Regardless of the case’s complexity, the restoration should seat passively with proper torque control. High-strength esthetic materials, such as zirconia and hybrid ceramics, now exist to minimize the visibility of screw channels. This will continue to bridge the gap between the biomechanical advantages of screw-retained prostheses and the increasing esthetic demands of our patients. Taken together, a concerted effort should be made to place and restore implants in ways that minimize peri-implant disease and its sequalae from treatment onset.


References

  1. Kotsakis GA, Olmedo DG. Peri-implantitis is not periodontitis: Scientific discoveries shed light on microbiome-biomaterial interactions that may determine disease phenotype. Periodontol 2000. 2021;86:231-240.

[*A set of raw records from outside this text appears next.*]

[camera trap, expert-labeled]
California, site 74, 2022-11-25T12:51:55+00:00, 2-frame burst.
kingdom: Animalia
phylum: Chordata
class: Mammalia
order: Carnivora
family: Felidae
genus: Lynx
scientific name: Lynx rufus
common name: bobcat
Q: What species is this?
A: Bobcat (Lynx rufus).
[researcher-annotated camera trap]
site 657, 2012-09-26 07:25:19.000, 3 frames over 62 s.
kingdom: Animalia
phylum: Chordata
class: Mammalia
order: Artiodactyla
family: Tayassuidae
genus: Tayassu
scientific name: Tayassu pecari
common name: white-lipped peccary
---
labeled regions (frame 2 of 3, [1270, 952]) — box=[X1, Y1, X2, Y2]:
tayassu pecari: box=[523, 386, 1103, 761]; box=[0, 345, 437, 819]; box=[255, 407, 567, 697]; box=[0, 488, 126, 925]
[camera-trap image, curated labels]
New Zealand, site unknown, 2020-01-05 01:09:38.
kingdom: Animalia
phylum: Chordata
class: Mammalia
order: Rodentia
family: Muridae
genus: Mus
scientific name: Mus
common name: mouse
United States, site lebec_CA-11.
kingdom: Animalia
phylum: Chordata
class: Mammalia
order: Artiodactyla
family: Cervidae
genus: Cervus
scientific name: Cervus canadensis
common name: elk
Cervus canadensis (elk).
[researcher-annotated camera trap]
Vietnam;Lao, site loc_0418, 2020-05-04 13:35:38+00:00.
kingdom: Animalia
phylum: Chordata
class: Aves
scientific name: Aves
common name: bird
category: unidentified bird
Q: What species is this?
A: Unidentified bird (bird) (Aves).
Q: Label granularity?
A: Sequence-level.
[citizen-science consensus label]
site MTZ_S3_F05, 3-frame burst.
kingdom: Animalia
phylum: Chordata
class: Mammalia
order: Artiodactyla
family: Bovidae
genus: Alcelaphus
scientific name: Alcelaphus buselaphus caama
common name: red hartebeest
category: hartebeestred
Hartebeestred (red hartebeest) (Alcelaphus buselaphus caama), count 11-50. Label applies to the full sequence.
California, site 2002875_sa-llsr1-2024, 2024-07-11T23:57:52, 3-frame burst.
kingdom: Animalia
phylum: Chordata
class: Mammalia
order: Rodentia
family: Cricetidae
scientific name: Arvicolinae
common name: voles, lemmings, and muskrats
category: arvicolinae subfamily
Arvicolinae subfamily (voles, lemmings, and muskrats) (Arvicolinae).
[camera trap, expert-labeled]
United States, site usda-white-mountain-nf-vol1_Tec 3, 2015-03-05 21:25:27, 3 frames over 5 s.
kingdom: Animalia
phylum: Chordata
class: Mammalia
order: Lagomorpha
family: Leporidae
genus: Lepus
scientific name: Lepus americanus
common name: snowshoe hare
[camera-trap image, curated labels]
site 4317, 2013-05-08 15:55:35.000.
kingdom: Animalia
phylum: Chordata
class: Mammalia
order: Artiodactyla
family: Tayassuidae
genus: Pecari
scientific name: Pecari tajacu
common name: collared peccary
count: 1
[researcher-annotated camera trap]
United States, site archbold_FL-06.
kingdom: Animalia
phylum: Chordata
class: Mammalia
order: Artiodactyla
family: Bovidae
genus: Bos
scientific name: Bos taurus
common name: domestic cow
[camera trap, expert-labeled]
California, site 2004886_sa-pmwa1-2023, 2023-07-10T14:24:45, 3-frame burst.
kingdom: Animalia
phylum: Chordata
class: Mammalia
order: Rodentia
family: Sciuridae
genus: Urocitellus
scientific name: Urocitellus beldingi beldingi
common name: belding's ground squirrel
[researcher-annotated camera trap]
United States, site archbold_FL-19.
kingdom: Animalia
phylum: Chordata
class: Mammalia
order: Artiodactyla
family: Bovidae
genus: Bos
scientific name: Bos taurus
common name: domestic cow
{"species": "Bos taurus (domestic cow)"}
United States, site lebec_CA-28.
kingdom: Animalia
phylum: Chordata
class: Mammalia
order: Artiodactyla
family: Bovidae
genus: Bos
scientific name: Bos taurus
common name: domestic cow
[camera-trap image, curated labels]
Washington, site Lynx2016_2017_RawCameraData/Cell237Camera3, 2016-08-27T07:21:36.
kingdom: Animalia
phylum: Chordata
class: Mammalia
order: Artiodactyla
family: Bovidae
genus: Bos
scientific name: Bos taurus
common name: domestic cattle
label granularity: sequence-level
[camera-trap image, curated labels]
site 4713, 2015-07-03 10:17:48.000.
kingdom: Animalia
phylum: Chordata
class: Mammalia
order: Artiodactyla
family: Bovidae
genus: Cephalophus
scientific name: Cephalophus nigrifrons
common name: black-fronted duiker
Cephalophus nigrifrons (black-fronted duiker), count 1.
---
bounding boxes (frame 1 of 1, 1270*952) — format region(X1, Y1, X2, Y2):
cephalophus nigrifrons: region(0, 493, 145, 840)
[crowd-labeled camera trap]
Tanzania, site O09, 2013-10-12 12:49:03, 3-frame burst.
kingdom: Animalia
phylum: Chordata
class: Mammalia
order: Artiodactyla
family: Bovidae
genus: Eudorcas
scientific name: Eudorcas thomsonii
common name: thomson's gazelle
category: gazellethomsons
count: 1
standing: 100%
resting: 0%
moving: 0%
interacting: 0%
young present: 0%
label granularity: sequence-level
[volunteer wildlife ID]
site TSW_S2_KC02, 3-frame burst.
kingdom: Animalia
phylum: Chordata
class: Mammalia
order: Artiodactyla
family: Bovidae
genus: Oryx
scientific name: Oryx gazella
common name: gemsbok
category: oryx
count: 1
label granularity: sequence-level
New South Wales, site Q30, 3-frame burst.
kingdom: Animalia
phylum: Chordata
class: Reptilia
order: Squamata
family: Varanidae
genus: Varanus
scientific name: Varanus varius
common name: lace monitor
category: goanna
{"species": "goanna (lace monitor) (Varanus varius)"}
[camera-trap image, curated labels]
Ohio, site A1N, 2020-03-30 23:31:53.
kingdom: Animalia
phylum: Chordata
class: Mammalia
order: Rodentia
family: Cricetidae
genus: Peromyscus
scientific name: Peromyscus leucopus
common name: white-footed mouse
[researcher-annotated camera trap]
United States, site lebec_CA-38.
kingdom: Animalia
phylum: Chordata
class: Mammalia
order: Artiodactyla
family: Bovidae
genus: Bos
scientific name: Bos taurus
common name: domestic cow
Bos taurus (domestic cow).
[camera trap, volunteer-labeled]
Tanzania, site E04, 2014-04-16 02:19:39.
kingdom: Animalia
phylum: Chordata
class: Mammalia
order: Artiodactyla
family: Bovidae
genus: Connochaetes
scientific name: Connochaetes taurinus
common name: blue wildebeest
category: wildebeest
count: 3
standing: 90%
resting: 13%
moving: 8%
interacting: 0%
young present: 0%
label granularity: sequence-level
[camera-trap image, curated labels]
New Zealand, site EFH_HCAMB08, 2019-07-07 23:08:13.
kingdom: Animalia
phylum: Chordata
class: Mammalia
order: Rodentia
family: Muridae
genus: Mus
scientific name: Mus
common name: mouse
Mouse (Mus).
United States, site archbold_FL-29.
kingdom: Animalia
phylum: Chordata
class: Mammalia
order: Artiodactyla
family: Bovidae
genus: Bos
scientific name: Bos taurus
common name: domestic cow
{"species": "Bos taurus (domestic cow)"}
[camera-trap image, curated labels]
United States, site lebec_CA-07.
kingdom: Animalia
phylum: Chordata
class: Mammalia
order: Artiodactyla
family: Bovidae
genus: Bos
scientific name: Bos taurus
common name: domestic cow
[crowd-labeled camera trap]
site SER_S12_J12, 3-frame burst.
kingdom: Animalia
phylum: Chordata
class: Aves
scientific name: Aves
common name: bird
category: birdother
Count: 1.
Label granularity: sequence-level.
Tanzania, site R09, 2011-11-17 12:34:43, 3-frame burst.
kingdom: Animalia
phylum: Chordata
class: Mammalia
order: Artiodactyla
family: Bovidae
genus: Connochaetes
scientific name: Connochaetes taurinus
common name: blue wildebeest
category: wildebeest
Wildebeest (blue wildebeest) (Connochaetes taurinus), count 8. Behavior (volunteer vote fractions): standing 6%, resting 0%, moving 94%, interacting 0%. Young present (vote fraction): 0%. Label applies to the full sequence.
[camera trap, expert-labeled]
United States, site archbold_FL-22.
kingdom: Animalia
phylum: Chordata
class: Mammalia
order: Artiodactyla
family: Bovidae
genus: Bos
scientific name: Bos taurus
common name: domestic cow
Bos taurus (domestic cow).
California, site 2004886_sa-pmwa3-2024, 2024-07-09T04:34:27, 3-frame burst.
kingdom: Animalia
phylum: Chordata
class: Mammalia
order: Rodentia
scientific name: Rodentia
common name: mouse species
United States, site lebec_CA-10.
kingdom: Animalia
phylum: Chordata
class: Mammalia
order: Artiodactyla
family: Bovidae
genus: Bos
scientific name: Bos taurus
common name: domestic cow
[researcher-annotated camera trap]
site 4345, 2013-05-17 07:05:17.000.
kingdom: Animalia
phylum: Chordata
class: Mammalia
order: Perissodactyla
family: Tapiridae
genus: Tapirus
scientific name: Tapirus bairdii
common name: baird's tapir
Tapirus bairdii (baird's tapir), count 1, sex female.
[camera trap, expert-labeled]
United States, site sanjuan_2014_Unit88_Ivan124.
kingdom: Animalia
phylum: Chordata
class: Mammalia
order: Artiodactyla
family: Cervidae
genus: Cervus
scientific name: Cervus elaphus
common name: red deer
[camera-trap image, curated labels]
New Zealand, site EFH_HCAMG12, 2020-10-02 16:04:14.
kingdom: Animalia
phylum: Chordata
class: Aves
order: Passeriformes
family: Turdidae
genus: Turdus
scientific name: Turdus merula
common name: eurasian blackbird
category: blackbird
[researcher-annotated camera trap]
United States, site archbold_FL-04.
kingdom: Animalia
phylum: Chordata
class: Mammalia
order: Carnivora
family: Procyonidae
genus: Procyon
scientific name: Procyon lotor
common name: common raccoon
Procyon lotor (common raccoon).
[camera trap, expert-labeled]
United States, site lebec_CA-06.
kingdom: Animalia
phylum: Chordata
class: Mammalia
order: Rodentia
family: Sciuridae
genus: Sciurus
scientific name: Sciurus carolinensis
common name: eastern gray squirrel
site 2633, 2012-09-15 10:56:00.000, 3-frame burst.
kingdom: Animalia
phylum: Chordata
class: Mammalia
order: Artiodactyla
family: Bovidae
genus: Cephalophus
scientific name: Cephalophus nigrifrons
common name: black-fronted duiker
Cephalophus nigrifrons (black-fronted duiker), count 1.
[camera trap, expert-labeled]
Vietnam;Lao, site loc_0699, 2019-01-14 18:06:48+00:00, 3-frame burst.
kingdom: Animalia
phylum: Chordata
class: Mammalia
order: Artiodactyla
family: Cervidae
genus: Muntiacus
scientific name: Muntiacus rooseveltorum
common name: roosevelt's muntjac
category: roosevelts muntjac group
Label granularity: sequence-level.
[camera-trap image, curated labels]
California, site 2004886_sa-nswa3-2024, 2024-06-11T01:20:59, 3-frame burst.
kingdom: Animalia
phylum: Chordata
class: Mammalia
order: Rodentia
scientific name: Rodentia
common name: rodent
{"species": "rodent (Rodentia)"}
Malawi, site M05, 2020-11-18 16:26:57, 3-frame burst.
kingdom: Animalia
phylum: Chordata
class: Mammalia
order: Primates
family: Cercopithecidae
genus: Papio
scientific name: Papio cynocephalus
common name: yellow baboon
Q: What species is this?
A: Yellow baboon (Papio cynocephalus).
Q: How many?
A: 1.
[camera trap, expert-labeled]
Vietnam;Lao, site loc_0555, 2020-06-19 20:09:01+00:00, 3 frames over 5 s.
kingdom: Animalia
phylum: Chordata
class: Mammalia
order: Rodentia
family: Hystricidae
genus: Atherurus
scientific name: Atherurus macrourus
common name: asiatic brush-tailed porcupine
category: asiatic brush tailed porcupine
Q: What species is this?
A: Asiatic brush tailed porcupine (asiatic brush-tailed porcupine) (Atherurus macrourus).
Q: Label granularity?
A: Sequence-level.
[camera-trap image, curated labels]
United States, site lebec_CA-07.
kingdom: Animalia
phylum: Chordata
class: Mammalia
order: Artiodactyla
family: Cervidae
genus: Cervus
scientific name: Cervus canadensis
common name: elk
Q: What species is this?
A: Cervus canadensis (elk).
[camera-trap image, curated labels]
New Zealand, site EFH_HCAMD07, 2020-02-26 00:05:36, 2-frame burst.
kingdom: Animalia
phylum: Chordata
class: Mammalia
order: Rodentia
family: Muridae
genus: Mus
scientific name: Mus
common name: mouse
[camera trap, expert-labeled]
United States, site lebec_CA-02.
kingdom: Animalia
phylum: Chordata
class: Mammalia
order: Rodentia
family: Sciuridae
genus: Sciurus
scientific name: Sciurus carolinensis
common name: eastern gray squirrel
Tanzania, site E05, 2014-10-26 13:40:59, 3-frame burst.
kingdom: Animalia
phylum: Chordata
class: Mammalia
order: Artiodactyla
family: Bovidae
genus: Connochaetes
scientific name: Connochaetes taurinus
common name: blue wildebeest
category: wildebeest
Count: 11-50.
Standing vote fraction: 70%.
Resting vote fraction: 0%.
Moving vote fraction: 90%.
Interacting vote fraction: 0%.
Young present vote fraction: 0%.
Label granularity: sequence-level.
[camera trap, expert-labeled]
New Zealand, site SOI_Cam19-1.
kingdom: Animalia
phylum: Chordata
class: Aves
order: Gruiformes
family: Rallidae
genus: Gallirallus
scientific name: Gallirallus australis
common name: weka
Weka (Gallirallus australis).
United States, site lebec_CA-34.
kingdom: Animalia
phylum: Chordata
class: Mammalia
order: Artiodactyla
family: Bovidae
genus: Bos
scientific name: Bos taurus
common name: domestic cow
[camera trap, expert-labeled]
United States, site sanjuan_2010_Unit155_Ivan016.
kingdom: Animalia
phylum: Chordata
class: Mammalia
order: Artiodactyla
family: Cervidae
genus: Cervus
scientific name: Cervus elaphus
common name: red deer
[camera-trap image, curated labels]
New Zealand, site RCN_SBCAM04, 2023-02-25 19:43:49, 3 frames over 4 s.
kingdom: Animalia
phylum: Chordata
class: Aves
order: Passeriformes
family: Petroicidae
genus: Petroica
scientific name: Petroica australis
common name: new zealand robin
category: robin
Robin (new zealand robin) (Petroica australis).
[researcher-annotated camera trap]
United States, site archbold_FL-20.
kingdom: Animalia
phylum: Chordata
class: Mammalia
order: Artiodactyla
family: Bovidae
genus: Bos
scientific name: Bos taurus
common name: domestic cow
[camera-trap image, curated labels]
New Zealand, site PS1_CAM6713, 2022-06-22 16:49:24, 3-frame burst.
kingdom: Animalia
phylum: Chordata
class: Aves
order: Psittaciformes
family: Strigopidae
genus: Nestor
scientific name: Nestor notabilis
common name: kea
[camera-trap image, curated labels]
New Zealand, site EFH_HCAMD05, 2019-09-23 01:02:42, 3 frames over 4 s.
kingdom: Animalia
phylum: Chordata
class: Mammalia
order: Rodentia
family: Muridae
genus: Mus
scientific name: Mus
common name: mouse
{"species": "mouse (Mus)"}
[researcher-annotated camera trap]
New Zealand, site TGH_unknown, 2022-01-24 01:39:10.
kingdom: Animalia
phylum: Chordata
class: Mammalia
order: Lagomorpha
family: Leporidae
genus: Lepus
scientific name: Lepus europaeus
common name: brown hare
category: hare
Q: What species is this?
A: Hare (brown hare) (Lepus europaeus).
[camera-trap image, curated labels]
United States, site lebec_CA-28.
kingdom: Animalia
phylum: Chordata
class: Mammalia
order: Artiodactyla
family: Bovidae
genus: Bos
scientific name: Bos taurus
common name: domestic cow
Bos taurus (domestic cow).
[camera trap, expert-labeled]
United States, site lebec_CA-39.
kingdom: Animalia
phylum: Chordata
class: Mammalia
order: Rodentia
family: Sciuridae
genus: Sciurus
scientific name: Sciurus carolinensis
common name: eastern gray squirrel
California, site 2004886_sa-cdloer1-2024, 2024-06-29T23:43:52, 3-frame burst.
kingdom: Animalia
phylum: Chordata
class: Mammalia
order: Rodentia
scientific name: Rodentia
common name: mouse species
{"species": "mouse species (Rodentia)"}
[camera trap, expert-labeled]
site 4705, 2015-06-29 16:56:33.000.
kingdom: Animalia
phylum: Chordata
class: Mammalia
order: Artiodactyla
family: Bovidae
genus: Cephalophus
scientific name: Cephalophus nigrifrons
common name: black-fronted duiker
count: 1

  2. Wilson TG Jr. Bone loss around implants-is it metallosis? J Periodontol. 2021;92:181-185.
  3. Gasser TJW, Papageorgiou SN, Eliades T, Hämmerle CHF, Thoma DS. Interproximal contact loss at implant sites: a retrospective clinical study with a 10-year follow-up. Clin Oral Implants Res. 2022;33:482-491.
  4. Fudalej P, Kokich VG, Leroux B. Determining the cessation of vertical growth of the craniofacial structures to facilitate placement of single-tooth implants. Am J Orthod Dentofacial Orthop. 2007 Apr;131(4 Suppl):S59-67.
  5. Wilson TG Jr. The positive relationship between excess cement and peri-implant disease: a prospective clinical endoscopic study. J Periodontol. 2009;80:1388-1392.
  6. Linkevicius T, Puisys A, Vindasiute E, Linkeviciene L, Apse P. Does residual cement around implant-supported restorations cause peri-implant disease? A retrospective case analysis. Clin Oral Implants Res. 2013;24:1179-1184.
  7. Staubli N, Walter C, Schmidt JC, Weiger R, Zitzmann NU. Excess cement and the risk of peri-implant disease — a systematic review. Clin Oral Implants Res. 2017;28:1278-1290.